Logo, as labaredas da tocha atingiram as copas das árvores, arrancando as asas das vespas do tamanho de polegares, que caíam obedientemente ao chão, deixando no ar o cheiro de cabelo queimado.

O enxame, antes denso como uma nuvem, desapareceu entre os arbustos. Restaram poucas vespas, debatendo-se inutilmente entre as folhas secas, mas sem representar perigo.

Vinte minutos depois, Binghe retirou o favo, usando facas e utensílios improvisados de tábuas para extrair o mel e guardá-lo na caixa metálica.

O líquido dourado exalava um aroma adocicado. Binghe respirou fundo, tocou o mel com o dedo, provou e sorriu satisfeito.

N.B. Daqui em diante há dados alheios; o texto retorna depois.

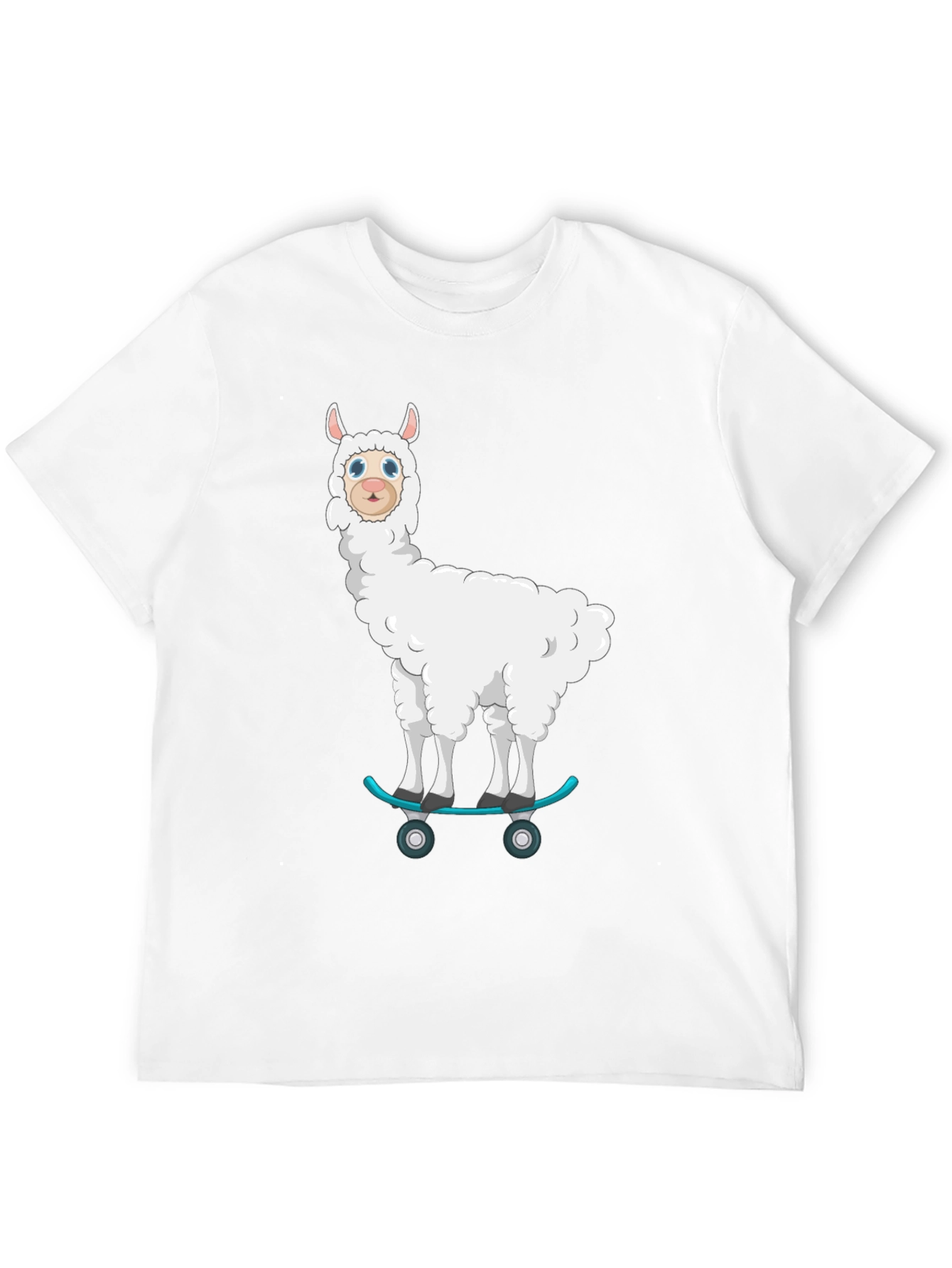 Skateboarding Llama T-Shirt - Cool Graphic Tee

Ao entardecer, de espírito leve, Binghe desceu a trilha de terra com sua mochila, segurando um prisma de luz na palma da mão.

Seu campo de energia estendia-se até um quilômetro acima, permitindo-lhe observar a terra como um pássaro. Do alto, via as montanhas dividindo os climas: Oakley e as regiões ao sul pertenciam a zonas climáticas distintas — uma com clima oceânico temperado devido às correntes marítimas, outra com clima mediterrânico subtropical. Até as espécies de árvores variavam radicalmente de um lado ao outro.

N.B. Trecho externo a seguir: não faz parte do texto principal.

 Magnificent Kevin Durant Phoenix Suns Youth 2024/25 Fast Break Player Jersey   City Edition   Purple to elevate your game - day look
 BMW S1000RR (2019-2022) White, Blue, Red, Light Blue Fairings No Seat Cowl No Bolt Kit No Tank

As diferenças climáticas também eram visíveis nas roupas locais. Ao sul das montanhas, o povo se vestia como na Roma Antiga: soldados exibindo músculos, nobres em togas. Já em Oakley, os trajes lembravam a Europa Central medieval, com roupas pesadas e fechadas.

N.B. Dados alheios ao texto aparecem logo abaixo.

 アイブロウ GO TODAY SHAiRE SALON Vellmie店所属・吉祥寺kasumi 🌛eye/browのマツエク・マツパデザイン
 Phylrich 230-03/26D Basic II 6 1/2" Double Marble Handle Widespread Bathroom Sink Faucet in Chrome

Do alto, Binghe percebeu que estava voltando à civilização humana e começou a planejar seus próximos passos naquele novo lugar.

Ano 1026 da Era do Vapor, oito de outubro. Nos limites entre o Ducado de Wester e o Reino de Roland, ficava a vila das Especiarias.

O senhor local era do Reino de Roland, mas a terra pertencia ao Ducado de Wester. Os impostos anuais somavam duas mil moedas de prata, mas a produção era escassa.

A vila, como de costume, via bois, ovelhas e pessoas dividindo as ruas de barro. Catadores de esterco carregavam cestos, recolhendo os dejetos dos animais para fertilizar as plantações. Em poucos dias começaria o período mais intenso do trabalho agrícola; todos se preparavam para o sustento anual.

Naquele dia, uma carruagem desconhecida adentrou a rua, despertando a curiosidade dos pouco mais de seis mil habitantes, todos conhecidos entre si. Mesmo os comerciantes de fora, após algumas visitas anuais, já eram rostos familiares. Assim, adivinhar quem seria o passageiro da carruagem era um dos poucos entretenimentos do povoado.

“Jovem senhor, chegamos”, anunciou o cocheiro. Do interior, veio uma voz sonolenta: “Chegamos? Ah, espere um momento, vou pegar minha bagagem”.

Desceu então um belo rapaz magro, com um gorro de pele de raposa vermelha e roupas leves de algodão, traços e porte dignos de um retrato. Era Binghe, tendo contratado o cocheiro por três moedas de prata à beira da estrada.

Na verdade, Binghe já planejava dispensar o cocheiro no dia seguinte, pois este não era lá muito honesto — furtara várias coisas durante a viagem e, não fosse Binghe usar a mochila como travesseiro, até as armas teriam sumido.

Ao descer, Binghe sentiu os olhares de todo o vilarejo. Incomodado, ajeitou o chapéu e o cabelo, conferiu as roupas, mas nada mudou. Então percebeu: era igual à chegada de um novo colega na escola, quando todos lançam olhares curiosos. Compreendendo isso, respirou fundo e encarou o povoado de cabeça erguida.

Como forasteiro, Binghe entrou com postura firme na pousada onde ficaria hospedado.

Ao entrar com sua bagagem, o dono da pousada o recebeu calorosamente. O quarto custava quarenta moedas de cobre por noite, um preço justo, sem exploração. Era uma pousada rural, com condições modestas: escada de madeira velha, fungos ressecados nas frestas, rangidos a cada passo. O quarto tinha apenas uma cama e uma mesa; a lamparina precisava de pagamento extra pelo óleo. Ao examinar o lugar com seu campo de energia, Binghe percebeu até seis ratos roendo uma fresta no segundo andar.

Nada disso o incomodou; depois de tanto tempo ao relento, qualquer abrigo era melhor. Instalado, lavou-se e deitou-se para finalmente dormir.

Era isso — finalmente poderia descansar em paz.